Overall, Ilsters' teaching methods were reported to have a scientific approach to studies, including precise terminology, while also making it entertaining for children. He started collecting folklore about nature to improve students' creative thinking and their motivation to study, as well as the respect for nature and history. In his first textbook, he included some folk material too – traditional uses of medicinal plants.

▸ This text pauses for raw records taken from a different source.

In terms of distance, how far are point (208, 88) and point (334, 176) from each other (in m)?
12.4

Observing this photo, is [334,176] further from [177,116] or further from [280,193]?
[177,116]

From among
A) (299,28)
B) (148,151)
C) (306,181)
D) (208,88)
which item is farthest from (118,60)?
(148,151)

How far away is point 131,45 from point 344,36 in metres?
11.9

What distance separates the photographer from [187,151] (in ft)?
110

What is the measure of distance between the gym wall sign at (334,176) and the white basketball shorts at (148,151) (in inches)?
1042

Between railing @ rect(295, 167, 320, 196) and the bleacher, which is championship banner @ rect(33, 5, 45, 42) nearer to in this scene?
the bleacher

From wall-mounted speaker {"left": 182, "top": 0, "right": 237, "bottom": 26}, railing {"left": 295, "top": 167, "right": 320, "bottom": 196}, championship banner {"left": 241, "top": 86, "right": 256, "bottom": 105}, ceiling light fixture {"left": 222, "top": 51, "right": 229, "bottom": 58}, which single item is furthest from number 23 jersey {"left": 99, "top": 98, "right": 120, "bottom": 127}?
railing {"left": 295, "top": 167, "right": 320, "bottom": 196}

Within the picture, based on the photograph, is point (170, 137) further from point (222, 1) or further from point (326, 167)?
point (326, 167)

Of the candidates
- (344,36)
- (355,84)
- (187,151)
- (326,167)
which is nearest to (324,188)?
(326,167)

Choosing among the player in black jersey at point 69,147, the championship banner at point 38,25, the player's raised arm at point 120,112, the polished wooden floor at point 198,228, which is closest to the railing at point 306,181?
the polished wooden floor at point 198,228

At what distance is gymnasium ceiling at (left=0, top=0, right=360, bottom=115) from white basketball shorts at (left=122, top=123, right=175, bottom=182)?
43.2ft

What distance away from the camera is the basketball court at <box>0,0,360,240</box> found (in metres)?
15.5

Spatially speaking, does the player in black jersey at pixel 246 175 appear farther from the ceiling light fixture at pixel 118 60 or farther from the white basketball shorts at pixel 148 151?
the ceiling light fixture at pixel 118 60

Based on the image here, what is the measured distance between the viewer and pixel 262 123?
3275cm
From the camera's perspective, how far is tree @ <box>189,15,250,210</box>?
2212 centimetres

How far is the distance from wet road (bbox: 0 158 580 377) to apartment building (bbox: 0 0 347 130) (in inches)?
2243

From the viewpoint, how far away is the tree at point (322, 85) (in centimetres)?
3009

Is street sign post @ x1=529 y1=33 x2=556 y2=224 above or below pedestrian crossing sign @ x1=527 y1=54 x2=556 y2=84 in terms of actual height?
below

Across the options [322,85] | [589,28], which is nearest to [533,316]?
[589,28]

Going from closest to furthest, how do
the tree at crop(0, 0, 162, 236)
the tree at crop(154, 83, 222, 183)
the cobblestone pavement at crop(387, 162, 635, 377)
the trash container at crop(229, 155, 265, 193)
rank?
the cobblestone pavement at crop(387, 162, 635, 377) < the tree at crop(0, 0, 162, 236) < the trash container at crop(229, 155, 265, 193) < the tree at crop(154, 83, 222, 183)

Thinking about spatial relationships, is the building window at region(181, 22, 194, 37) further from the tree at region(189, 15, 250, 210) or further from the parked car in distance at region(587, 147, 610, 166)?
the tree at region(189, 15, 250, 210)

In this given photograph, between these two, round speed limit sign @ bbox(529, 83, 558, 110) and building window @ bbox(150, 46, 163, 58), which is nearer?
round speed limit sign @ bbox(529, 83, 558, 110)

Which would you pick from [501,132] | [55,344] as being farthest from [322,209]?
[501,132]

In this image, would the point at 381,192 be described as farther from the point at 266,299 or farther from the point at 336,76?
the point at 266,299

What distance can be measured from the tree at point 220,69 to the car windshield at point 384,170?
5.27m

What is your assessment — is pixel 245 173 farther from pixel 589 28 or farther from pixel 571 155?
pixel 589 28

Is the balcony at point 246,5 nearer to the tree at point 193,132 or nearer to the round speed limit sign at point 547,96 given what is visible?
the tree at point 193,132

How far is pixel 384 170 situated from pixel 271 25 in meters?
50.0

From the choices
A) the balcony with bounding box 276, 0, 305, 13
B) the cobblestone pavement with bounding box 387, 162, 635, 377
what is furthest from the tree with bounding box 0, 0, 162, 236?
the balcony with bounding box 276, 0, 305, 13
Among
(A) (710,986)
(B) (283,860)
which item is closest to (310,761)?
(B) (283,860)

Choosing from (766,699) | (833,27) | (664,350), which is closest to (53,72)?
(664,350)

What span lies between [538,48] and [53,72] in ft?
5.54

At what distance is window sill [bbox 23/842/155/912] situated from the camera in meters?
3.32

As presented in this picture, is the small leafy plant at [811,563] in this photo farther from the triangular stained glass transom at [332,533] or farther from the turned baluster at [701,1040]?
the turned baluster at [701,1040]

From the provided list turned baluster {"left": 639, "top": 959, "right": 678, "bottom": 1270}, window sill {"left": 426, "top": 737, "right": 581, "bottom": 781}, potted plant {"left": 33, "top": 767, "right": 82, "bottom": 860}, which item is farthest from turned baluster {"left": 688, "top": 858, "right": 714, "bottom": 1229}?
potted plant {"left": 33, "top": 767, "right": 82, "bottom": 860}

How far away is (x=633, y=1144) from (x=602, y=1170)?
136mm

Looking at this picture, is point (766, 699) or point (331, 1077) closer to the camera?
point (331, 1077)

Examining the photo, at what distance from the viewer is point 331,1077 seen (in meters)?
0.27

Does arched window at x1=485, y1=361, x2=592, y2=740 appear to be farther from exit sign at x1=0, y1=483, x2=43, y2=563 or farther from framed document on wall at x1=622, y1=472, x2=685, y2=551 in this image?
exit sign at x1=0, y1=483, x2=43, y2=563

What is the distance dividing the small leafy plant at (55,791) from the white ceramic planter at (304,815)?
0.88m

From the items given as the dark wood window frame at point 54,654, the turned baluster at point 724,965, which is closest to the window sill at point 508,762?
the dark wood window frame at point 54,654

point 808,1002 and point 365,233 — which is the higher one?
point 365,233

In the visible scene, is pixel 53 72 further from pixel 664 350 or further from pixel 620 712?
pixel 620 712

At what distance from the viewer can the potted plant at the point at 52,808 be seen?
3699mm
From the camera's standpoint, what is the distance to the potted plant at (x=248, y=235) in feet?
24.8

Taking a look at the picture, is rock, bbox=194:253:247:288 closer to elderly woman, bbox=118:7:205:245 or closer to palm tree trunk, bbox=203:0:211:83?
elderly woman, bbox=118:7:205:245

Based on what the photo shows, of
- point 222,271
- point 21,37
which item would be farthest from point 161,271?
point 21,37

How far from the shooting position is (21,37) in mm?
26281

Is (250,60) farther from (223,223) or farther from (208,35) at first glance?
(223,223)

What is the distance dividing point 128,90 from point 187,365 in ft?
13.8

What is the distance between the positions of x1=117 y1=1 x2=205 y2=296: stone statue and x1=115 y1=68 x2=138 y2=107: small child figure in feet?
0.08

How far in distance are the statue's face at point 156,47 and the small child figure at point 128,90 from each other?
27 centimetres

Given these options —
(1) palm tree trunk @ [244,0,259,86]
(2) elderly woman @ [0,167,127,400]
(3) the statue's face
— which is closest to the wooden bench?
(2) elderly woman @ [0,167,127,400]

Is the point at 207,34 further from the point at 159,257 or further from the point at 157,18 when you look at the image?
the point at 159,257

Ilsters also worked in Stukmaņi (nowadays – Pļaviņas) as a tutor (1882–1885) and as an accountant and correspondent (1885–1888), and during this time of stay, he developed a guidemap of Daugava river valley from Stukmaņi to Koknese. Other notable places of employment include his job in "Rota" ("Ornament") magazine, as well as participation in Latvian Association of Riga (nowadays reestablished) and Natural Researcher Association of Riga (discontinued).

After the bankruptcy of "Rota" magazine, Ilsters was planning to establish his own magazine "Latvijas Zemkopis" ("Latvian Agriculturist"). Ilsters wrote enough material for the first two magazine issues, but never got to publish it because of his health issues, and instead returned home.

==Death==

Jānis Ilsters died from an unknown heart condition at the age of 37, in his family house Gretes. For a year until his death, he continued teaching children of his family and relatives. Ilsters' memorial was erected on May 23, 1973, in Gretes. On May 27, 2013, the memorial was renewed.

Latvian algologist Heinrich Skuja commemorated his name by including Ilsters' surname in his newly discovered representative of Ilsteria genus – Ilsteria quadrijuncta. Two algae species from different genus Skuja also distinguished by using Ilsters' surname, namely Oedogonium ilsteri and Tetrarcus ilsteri.

In memoriam, Vestiena parish's coat of arms includes a plant from Ilsters' first textbook – the common hepatica.

==Legacy==
===Legacy in biology===
Ilsters has published 41 scientific and educational works, as well as magazine publishings about agriculture, pedagogy, folklore and regional studies. He has collected 18 herbarium volumes called "Flora Baltica", most of which consisted of plants of Daugava valley. Asides botanical terminology, Ilsters was developing zoological terminology and a list of Latvian birds, which remains handwritten and unfinished.

In his works, Ilsters paid attention to the natural and artificial migration route impact on the development of Latvian flora, especially alongside Daugava river valley. His researches mostly focused on adventive species of Latvia, phenology, and local flora.

===Folklore preservation===
A notable part of Ilsters' work consisted of his contribution to the collection of folklore, resulting in 865 dainas for the Krišjānis Barons' collection "Latvju Dainas" ("Latvian Dainas"), 32 teikas (folkstories) for Ansis Lerhis-Puškaitis' compilation "Latviešu tautas teikas un pasakas" ("Latvian folk stories and fairytales"), and 40 folk beliefs (non-religious superstitions) forwarded to Pēteris Šmits' "Latviešu tautas ticējumi" ("Latvian folk beliefs"). After his death, Ilsters' other works were saved by Āronu Matīss, which resulted in Ilsters' poem and poem translation book "Sīkrozītes, magonītes jeb dzejas ziediņi" ("Daisies, poppies or poem flowers"), published in 1889.